Trace acquisition, intensity sampling, and layer identification. (A) rFFA2 was defined functionally with a Face > Object contrast and at a fixed size of 108 mm3 in each participant, then coregistered onto the UHR slices. Color bar and values represent the face selectivity measured from the 3 mm scan. (B) The edges of the rFFA2 were traced (magenta) over the underlying cortical mantle. Boundaries between GM and CSF (superficial layer boundary) and between GM and WM (deep layer boundary) were manually drawn (green). (C) Traces were acquired as the series of lines originating at each superficial boundary voxel and terminating in each deep boundary voxel and vice versa. GM intensity was sampled across the length of the trace. (D) The line plot visualizes all traces shown in varying colors contributing to one slice of one participant's rFFA2. A fourth-order polynomial (bold black curve) was fit to an average trace, with points of inflection defining the depths at which image intensity changed.

Figure 2. 

Trace acquisition, intensity sampling, and layer identification. (A) rFFA2 was defined functionally with a Face > Object contrast and at a fixed size of 108 mm3 in each participant, then coregistered onto the UHR slices. Color bar and values represent the face selectivity measured from the 3 mm scan. (B) The edges of the rFFA2 were traced (magenta) over the underlying cortical mantle. Boundaries between GM and CSF (superficial layer boundary) and between GM and WM (deep layer boundary) were manually drawn (green). (C) Traces were acquired as the series of lines originating at each superficial boundary voxel and terminating in each deep boundary voxel and vice versa. GM intensity was sampled across the length of the trace. (D) The line plot visualizes all traces shown in varying colors contributing to one slice of one participant's rFFA2. A fourth-order polynomial (bold black curve) was fit to an average trace, with points of inflection defining the depths at which image intensity changed.

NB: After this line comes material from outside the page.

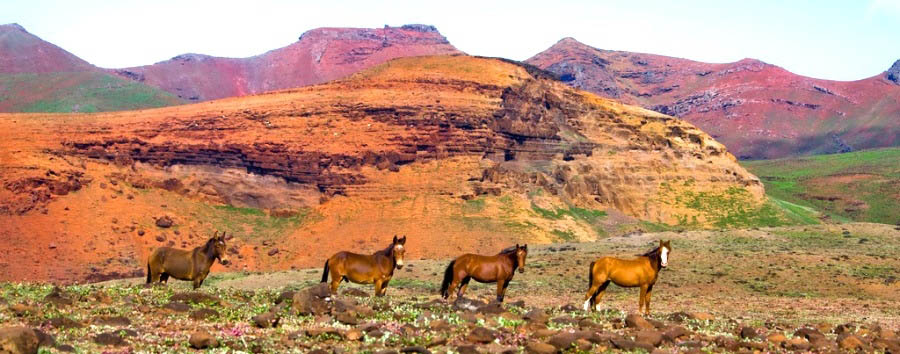 Crociera inusuale nelle Isole Marchesi - Marquesas Islands Wild Horses in Ua Huka Island
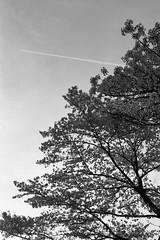 201604-05 (GenJapan1986) Tags: blackandwhite film japan spring university   cherryblossoms  miyagi  tohokuuniversity  ilfordhp5plus 2016      nikonnewfm2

Image Segmentation and Trace Identification

Using Adobe Photoshop, the GM-WM (deep) and GM-cerebrospinal fluid (CSF; superficial) cortical boundaries were manually drawn by two image analysts trained to recognize differences in brain structures but blind to the experimental goals (Figure 2B). The interrater reliability of total rFFA2 thickness was very high (intraclass correlation [ICC] = .98). In addition to segmenting cortex from other tissue, blood vessels and image artifacts were manually marked as well. The resulting segmented data images were masked with the ROI images to create a series of ROI-specific cortical segmentation images. These segmented ROI images were next used to trace within-slice line segments through the thickness of cortex, along which we sampled the cortical signal intensity. Before tracing, each boundary was smoothed to avoid single-pixel concavities or convexities. Specifically, for each voxel that was part of the boundary, the three contiguous nearest neighbor boundary voxels in either direction (for a total of seven) were identified and a line segment fit to those voxels using linear regression. The set of such line segments was aggregated as the boundary was traversed and skeletonized (to removed thickenings) and cleaned of spurs using the MATLAB function bwmorph().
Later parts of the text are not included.